Agencies/Sanaa

Yemeni army units allied to the Houthi militia fired a ballistic missile toward southern Saudi Arabia yesterday but the Saudi military said it intercepted it and retaliated with air strikes on Yemeni territory.
Residents in Yemen’s capital Sanaa reported hearing a big roar as the Scud was launched from near the city, followed by Saudi-led air strikes on a presidential palace and a military depot for rockets.
Brigadier General Sharaf Luqman, a spokesman for the Yemeni forces fighting alongside the Houthis, said the missile was aimed at an electricity station in Saudi Arabia’s Jizan province.
The strike was a response to the Saudi air strikes in Yemen, he told Saba, Yemen’s Houthi-controlled state news agency.
The Saudi military said in a statement it intercepted the missile, averting any damage, and directed air attacks against the source of fire in Yemen.
Saudi Arabia led an Arab military intervention against the Houthis beginning on March 26 to restore the Yemeni government ousted by the group and fend off what it sees as the creeping influence of the Shia group’s main ally, Iran.
A powerful Cold War-era weapon, the Scud had been launched at Saudi Arabia by Yemeni forces twice before during the five-month war but was shot down by American-provided Patriot missiles both times.
Two Saudi soldiers and a brigadier general were killed this week in border fighting along the kingdom’s long frontier with northern Yemen, a heartland of the Houthis.
Earlier yesterday, Saudi-owned Al Arabiya television reported that Saudi troops had pushed several kilometres inside the Houthis’ stronghold of Saada near the border with Saudi Arabia.
But a spokesman for the coalition, Ahmed Assiri, downplayed the action.
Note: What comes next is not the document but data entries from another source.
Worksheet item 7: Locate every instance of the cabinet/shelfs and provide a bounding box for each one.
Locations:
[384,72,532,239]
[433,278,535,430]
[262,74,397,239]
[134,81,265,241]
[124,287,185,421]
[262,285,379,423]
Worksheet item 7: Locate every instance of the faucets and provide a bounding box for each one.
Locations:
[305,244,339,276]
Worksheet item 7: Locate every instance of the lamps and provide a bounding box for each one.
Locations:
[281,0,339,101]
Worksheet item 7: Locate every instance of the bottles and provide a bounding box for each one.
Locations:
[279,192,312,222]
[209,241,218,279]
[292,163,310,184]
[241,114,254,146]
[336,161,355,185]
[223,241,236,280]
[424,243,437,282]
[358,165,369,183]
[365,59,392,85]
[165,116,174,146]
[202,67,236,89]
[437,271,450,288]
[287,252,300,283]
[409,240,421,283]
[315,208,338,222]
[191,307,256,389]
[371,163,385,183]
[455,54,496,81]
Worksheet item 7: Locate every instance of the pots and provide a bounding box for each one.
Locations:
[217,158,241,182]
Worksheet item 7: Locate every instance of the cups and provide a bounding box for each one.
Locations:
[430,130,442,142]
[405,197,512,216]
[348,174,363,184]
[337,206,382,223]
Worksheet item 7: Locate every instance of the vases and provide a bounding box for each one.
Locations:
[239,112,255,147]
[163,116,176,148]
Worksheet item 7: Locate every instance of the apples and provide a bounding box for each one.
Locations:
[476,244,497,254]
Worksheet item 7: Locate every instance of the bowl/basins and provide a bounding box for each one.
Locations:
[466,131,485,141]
“It is a tactical move, which implies no territorial ambitions,” he said. “This work has been going on since the start of operations.”
He said that yesterday’s action was aimed at preventing the Houthis and their allies from taking positions near the Saudi border.
Meanwhile, journalists based in Saada said that allied warplanes mounted a series of strikes in the province, from which the Houthis hail.
An exchange of shelling was raging between Saudi forces and the Houthis on the border, they reported without giving casualties.
The Houthis have seized large parts of Yemen in recent months in a power struggle against President Abd-Rabbu Mansour Hadi.
Last month, Saudi-backed militias loyal to Hadi regained control of the southern city of Aden, in the biggest setback for the rebels.
The pro-government forces have since regained ground from the rebels in southern and central Yemen.
Al Qaeda militants yesterday blew up an army headquarters and set up checkpoints in the militant network’s southeastern stronghold of Mukalla, officials in Hadramout province said.
The militants had deployed in force across Mukalla after receiving information of a possible operation by the Saudi-led coalition to help government loyalists retake the provincial capital, the officials said.
The coalition has so far not intervened against Al Qaeda.
Yesterday’s explosion flattened the three-storey army building—the command centre for a zone covering Hadramout and parts of neighbouring Shabwa province.